┌─ DATA PROVIDED
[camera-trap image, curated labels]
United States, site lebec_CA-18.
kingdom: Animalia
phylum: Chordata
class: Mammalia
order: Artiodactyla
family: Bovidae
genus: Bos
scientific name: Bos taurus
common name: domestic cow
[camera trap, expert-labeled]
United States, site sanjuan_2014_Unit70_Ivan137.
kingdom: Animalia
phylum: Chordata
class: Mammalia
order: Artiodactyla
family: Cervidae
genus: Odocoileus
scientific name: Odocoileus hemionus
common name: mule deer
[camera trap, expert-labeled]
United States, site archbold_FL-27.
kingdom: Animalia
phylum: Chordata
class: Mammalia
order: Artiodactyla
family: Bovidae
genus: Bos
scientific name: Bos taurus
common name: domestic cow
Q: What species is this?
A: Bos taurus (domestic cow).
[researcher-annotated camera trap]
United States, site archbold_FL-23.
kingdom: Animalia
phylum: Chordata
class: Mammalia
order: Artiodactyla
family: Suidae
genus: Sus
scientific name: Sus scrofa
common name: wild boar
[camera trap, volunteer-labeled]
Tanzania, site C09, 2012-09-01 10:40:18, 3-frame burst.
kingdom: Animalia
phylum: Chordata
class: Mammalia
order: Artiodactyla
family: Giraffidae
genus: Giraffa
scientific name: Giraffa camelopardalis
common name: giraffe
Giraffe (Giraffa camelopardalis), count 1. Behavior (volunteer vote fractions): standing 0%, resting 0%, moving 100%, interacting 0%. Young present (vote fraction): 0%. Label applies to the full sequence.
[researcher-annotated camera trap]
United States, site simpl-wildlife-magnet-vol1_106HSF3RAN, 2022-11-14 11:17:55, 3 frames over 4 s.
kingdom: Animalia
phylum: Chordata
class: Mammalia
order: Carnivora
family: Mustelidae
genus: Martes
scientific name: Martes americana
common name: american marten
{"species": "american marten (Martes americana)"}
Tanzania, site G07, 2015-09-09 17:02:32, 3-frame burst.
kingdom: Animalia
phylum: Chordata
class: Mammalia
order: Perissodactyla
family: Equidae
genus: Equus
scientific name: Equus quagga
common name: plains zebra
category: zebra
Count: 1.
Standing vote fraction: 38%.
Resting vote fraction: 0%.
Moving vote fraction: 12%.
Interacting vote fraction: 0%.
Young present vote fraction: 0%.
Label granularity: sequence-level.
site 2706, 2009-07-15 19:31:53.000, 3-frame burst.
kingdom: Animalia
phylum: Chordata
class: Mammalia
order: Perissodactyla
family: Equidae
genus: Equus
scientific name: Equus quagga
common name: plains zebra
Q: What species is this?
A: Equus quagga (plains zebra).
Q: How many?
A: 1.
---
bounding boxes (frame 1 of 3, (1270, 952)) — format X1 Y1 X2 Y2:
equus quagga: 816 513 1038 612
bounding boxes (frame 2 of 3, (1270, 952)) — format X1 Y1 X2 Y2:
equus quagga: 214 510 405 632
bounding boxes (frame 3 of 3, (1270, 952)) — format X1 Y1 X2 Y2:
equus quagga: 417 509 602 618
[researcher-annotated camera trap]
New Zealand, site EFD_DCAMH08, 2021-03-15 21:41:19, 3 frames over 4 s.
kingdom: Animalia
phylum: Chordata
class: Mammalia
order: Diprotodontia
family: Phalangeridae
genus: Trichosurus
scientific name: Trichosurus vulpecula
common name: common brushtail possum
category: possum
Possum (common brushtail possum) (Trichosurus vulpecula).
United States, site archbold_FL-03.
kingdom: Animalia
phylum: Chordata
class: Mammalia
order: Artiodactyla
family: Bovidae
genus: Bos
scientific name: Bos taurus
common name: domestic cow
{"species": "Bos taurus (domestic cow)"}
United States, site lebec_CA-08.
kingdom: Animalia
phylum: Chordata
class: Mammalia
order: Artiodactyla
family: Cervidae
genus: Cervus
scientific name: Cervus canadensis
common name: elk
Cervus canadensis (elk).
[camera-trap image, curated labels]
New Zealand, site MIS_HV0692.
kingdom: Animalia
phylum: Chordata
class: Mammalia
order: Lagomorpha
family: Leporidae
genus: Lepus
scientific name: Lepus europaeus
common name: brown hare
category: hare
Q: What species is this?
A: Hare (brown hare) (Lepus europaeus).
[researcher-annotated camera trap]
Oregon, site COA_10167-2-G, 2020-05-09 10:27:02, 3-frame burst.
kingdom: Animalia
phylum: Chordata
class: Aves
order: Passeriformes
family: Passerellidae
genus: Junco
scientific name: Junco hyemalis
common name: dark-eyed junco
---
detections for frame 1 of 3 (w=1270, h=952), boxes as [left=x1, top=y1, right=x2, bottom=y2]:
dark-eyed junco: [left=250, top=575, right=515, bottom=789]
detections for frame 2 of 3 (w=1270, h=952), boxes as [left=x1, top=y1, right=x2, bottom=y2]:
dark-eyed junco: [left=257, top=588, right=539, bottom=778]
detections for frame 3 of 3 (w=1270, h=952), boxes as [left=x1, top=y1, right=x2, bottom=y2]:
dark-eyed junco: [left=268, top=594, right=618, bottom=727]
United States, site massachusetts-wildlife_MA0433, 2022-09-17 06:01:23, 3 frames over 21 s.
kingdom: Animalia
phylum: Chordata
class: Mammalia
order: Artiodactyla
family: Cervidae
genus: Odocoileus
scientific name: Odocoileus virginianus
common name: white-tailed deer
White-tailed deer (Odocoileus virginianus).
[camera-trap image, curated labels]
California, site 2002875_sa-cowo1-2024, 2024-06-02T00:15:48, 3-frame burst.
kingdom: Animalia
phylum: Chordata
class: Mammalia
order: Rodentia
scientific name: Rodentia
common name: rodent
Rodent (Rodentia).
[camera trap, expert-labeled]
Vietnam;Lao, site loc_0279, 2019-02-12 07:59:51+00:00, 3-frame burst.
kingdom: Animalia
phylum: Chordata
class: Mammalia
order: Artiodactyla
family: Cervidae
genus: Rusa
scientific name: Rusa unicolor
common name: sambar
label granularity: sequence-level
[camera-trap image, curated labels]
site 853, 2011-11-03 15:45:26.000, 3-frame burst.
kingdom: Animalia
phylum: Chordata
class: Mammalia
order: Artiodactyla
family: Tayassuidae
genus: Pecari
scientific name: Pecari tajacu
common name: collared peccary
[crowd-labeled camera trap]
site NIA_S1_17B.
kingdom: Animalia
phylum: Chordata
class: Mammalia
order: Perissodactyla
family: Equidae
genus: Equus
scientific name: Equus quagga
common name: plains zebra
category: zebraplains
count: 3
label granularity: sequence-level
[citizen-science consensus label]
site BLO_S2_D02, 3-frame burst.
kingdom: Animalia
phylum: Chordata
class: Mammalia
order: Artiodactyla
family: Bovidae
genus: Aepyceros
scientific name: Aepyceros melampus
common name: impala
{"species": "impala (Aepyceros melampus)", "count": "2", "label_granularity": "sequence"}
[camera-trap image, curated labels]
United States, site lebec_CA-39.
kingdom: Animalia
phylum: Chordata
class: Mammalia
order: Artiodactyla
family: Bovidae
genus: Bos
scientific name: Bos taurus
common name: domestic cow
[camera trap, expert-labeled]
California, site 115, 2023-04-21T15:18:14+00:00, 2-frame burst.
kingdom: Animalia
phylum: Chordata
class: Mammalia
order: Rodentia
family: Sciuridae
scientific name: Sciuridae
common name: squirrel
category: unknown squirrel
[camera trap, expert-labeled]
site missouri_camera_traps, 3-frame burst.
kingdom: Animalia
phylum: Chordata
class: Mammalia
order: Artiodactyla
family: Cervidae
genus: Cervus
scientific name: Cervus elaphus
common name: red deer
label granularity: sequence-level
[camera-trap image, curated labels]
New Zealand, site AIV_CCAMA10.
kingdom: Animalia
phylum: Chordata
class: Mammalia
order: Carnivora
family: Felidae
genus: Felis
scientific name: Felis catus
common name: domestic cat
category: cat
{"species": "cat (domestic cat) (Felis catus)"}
└─
WHAT IS NEEDED. A complete, exact transcription of the data above is required.

EXERCISE SOLUTION.
[camera-trap image, curated labels]
United States, site lebec_CA-18.
kingdom: Animalia
phylum: Chordata
class: Mammalia
order: Artiodactyla
family: Bovidae
genus: Bos
scientific name: Bos taurus
common name: domestic cow
[camera trap, expert-labeled]
United States, site sanjuan_2014_Unit70_Ivan137.
kingdom: Animalia
phylum: Chordata
class: Mammalia
order: Artiodactyla
family: Cervidae
genus: Odocoileus
scientific name: Odocoileus hemionus
common name: mule deer
[camera trap, expert-labeled]
United States, site archbold_FL-27.
kingdom: Animalia
phylum: Chordata
class: Mammalia
order: Artiodactyla
family: Bovidae
genus: Bos
scientific name: Bos taurus
common name: domestic cow
Q: What species is this?
A: Bos taurus (domestic cow).
[researcher-annotated camera trap]
United States, site archbold_FL-23.
kingdom: Animalia
phylum: Chordata
class: Mammalia
order: Artiodactyla
family: Suidae
genus: Sus
scientific name: Sus scrofa
common name: wild boar
[camera trap, volunteer-labeled]
Tanzania, site C09, 2012-09-01 10:40:18, 3-frame burst.
kingdom: Animalia
phylum: Chordata
class: Mammalia
order: Artiodactyla
family: Giraffidae
genus: Giraffa
scientific name: Giraffa camelopardalis
common name: giraffe
Giraffe (Giraffa camelopardalis), count 1. Behavior (volunteer vote fractions): standing 0%, resting 0%, moving 100%, interacting 0%. Young present (vote fraction): 0%. Label applies to the full sequence.
[researcher-annotated camera trap]
United States, site simpl-wildlife-magnet-vol1_106HSF3RAN, 2022-11-14 11:17:55, 3 frames over 4 s.
kingdom: Animalia
phylum: Chordata
class: Mammalia
order: Carnivora
family: Mustelidae
genus: Martes
scientific name: Martes americana
common name: american marten
{"species": "american marten (Martes americana)"}
Tanzania, site G07, 2015-09-09 17:02:32, 3-frame burst.
kingdom: Animalia
phylum: Chordata
class: Mammalia
order: Perissodactyla
family: Equidae
genus: Equus
scientific name: Equus quagga
common name: plains zebra
category: zebra
Count: 1.
Standing vote fraction: 38%.
Resting vote fraction: 0%.
Moving vote fraction: 12%.
Interacting vote fraction: 0%.
Young present vote fraction: 0%.
Label granularity: sequence-level.
site 2706, 2009-07-15 19:31:53.000, 3-frame burst.
kingdom: Animalia
phylum: Chordata
class: Mammalia
order: Perissodactyla
family: Equidae
genus: Equus
scientific name: Equus quagga
common name: plains zebra
Q: What species is this?
A: Equus quagga (plains zebra).
Q: How many?
A: 1.
---
bounding boxes (frame 1 of 3, (1270, 952)) — format X1 Y1 X2 Y2:
equus quagga: 816 513 1038 612
bounding boxes (frame 2 of 3, (1270, 952)) — format X1 Y1 X2 Y2:
equus quagga: 214 510 405 632
bounding boxes (frame 3 of 3, (1270, 952)) — format X1 Y1 X2 Y2:
equus quagga: 417 509 602 618
[researcher-annotated camera trap]
New Zealand, site EFD_DCAMH08, 2021-03-15 21:41:19, 3 frames over 4 s.
kingdom: Animalia
phylum: Chordata
class: Mammalia
order: Diprotodontia
family: Phalangeridae
genus: Trichosurus
scientific name: Trichosurus vulpecula
common name: common brushtail possum
category: possum
Possum (common brushtail possum) (Trichosurus vulpecula).
United States, site archbold_FL-03.
kingdom: Animalia
phylum: Chordata
class: Mammalia
order: Artiodactyla
family: Bovidae
genus: Bos
scientific name: Bos taurus
common name: domestic cow
{"species": "Bos taurus (domestic cow)"}
United States, site lebec_CA-08.
kingdom: Animalia
phylum: Chordata
class: Mammalia
order: Artiodactyla
family: Cervidae
genus: Cervus
scientific name: Cervus canadensis
common name: elk
Cervus canadensis (elk).
[camera-trap image, curated labels]
New Zealand, site MIS_HV0692.
kingdom: Animalia
phylum: Chordata
class: Mammalia
order: Lagomorpha
family: Leporidae
genus: Lepus
scientific name: Lepus europaeus
common name: brown hare
category: hare
Q: What species is this?
A: Hare (brown hare) (Lepus europaeus).
[researcher-annotated camera trap]
Oregon, site COA_10167-2-G, 2020-05-09 10:27:02, 3-frame burst.
kingdom: Animalia
phylum: Chordata
class: Aves
order: Passeriformes
family: Passerellidae
genus: Junco
scientific name: Junco hyemalis
common name: dark-eyed junco
---
detections for frame 1 of 3 (w=1270, h=952), boxes as [left=x1, top=y1, right=x2, bottom=y2]:
dark-eyed junco: [left=250, top=575, right=515, bottom=789]
detections for frame 2 of 3 (w=1270, h=952), boxes as [left=x1, top=y1, right=x2, bottom=y2]:
dark-eyed junco: [left=257, top=588, right=539, bottom=778]
detections for frame 3 of 3 (w=1270, h=952), boxes as [left=x1, top=y1, right=x2, bottom=y2]:
dark-eyed junco: [left=268, top=594, right=618, bottom=727]
United States, site massachusetts-wildlife_MA0433, 2022-09-17 06:01:23, 3 frames over 21 s.
kingdom: Animalia
phylum: Chordata
class: Mammalia
order: Artiodactyla
family: Cervidae
genus: Odocoileus
scientific name: Odocoileus virginianus
common name: white-tailed deer
White-tailed deer (Odocoileus virginianus).
[camera-trap image, curated labels]
California, site 2002875_sa-cowo1-2024, 2024-06-02T00:15:48, 3-frame burst.
kingdom: Animalia
phylum: Chordata
class: Mammalia
order: Rodentia
scientific name: Rodentia
common name: rodent
Rodent (Rodentia).
[camera trap, expert-labeled]
Vietnam;Lao, site loc_0279, 2019-02-12 07:59:51+00:00, 3-frame burst.
kingdom: Animalia
phylum: Chordata
class: Mammalia
order: Artiodactyla
family: Cervidae
genus: Rusa
scientific name: Rusa unicolor
common name: sambar
label granularity: sequence-level
[camera-trap image, curated labels]
site 853, 2011-11-03 15:45:26.000, 3-frame burst.
kingdom: Animalia
phylum: Chordata
class: Mammalia
order: Artiodactyla
family: Tayassuidae
genus: Pecari
scientific name: Pecari tajacu
common name: collared peccary
[crowd-labeled camera trap]
site NIA_S1_17B.
kingdom: Animalia
phylum: Chordata
class: Mammalia
order: Perissodactyla
family: Equidae
genus: Equus
scientific name: Equus quagga
common name: plains zebra
category: zebraplains
count: 3
label granularity: sequence-level
[citizen-science consensus label]
site BLO_S2_D02, 3-frame burst.
kingdom: Animalia
phylum: Chordata
class: Mammalia
order: Artiodactyla
family: Bovidae
genus: Aepyceros
scientific name: Aepyceros melampus
common name: impala
{"species": "impala (Aepyceros melampus)", "count": "2", "label_granularity": "sequence"}
[camera-trap image, curated labels]
United States, site lebec_CA-39.
kingdom: Animalia
phylum: Chordata
class: Mammalia
order: Artiodactyla
family: Bovidae
genus: Bos
scientific name: Bos taurus
common name: domestic cow
[camera trap, expert-labeled]
California, site 115, 2023-04-21T15:18:14+00:00, 2-frame burst.
kingdom: Animalia
phylum: Chordata
class: Mammalia
order: Rodentia
family: Sciuridae
scientific name: Sciuridae
common name: squirrel
category: unknown squirrel
[camera trap, expert-labeled]
site missouri_camera_traps, 3-frame burst.
kingdom: Animalia
phylum: Chordata
class: Mammalia
order: Artiodactyla
family: Cervidae
genus: Cervus
scientific name: Cervus elaphus
common name: red deer
label granularity: sequence-level
[camera-trap image, curated labels]
New Zealand, site AIV_CCAMA10.
kingdom: Animalia
phylum: Chordata
class: Mammalia
order: Carnivora
family: Felidae
genus: Felis
scientific name: Felis catus
common name: domestic cat
category: cat
{"species": "cat (domestic cat) (Felis catus)"}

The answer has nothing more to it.